Available records
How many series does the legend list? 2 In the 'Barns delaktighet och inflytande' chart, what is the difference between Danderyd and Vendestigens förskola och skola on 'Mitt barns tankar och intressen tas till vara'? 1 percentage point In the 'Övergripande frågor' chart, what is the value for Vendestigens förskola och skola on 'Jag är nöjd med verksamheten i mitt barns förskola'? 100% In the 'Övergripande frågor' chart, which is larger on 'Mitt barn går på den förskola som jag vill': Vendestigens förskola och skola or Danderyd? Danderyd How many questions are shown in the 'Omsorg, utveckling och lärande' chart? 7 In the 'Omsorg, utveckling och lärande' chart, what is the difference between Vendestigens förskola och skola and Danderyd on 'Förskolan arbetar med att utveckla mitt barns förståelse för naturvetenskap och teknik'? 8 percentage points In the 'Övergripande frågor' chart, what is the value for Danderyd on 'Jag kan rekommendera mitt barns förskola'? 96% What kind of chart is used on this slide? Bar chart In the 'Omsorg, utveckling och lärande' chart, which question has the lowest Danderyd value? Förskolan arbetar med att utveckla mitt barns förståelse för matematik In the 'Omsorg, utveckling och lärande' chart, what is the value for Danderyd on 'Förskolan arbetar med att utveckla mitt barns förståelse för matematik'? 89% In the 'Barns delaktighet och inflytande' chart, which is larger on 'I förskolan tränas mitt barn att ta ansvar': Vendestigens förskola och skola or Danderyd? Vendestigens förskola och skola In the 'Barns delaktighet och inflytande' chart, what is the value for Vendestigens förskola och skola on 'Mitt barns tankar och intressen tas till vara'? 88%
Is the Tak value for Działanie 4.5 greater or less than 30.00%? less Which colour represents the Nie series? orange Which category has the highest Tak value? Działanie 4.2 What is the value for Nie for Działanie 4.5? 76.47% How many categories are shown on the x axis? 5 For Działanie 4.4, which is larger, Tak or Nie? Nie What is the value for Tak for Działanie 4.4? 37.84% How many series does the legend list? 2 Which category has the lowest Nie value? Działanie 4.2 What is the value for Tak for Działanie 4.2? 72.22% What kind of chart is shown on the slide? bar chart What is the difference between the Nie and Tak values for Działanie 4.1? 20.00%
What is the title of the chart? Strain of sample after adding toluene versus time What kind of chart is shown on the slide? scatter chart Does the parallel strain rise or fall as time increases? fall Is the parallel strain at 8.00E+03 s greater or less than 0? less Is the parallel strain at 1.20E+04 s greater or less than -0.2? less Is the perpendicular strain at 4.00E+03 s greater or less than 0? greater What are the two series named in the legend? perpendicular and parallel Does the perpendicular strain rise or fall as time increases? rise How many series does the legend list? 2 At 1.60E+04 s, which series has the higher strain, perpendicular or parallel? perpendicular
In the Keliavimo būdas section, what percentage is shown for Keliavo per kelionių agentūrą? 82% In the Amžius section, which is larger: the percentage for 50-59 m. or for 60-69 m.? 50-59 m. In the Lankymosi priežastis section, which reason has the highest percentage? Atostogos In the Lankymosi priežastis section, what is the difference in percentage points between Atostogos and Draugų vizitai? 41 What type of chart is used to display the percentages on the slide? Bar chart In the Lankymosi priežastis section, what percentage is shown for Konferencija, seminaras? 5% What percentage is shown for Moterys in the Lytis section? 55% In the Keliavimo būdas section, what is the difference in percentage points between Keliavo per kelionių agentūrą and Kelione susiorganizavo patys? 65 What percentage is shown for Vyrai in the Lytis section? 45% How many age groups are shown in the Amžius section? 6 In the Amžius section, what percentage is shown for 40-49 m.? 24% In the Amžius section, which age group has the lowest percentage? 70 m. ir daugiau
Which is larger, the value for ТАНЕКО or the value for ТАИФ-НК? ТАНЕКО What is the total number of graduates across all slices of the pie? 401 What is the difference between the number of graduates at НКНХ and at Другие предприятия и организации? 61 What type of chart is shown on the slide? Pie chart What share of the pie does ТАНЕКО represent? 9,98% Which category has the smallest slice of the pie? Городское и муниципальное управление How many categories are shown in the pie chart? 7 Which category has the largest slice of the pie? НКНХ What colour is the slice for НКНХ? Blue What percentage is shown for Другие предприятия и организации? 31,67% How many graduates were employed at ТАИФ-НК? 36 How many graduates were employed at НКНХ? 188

Task
List each line of the entries above that contains the string "less", treating uppercase and lowercase letters as different.

Task output
Is the Tak value for Działanie 4.5 greater or less than 30.00%? less Which colour represents the Nie series? orange Which category has the highest Tak value? Działanie 4.2 What is the value for Nie for Działanie 4.5? 76.47% How many categories are shown on the x axis? 5 For Działanie 4.4, which is larger, Tak or Nie? Nie What is the value for Tak for Działanie 4.4? 37.84% How many series does the legend list? 2 Which category has the lowest Nie value? Działanie 4.2 What is the value for Tak for Działanie 4.2? 72.22% What kind of chart is shown on the slide? bar chart What is the difference between the Nie and Tak values for Działanie 4.1? 20.00%
What is the title of the chart? Strain of sample after adding toluene versus time What kind of chart is shown on the slide? scatter chart Does the parallel strain rise or fall as time increases? fall Is the parallel strain at 8.00E+03 s greater or less than 0? less Is the parallel strain at 1.20E+04 s greater or less than -0.2? less Is the perpendicular strain at 4.00E+03 s greater or less than 0? greater What are the two series named in the legend? perpendicular and parallel Does the perpendicular strain rise or fall as time increases? rise How many series does the legend list? 2 At 1.60E+04 s, which series has the higher strain, perpendicular or parallel? perpendicular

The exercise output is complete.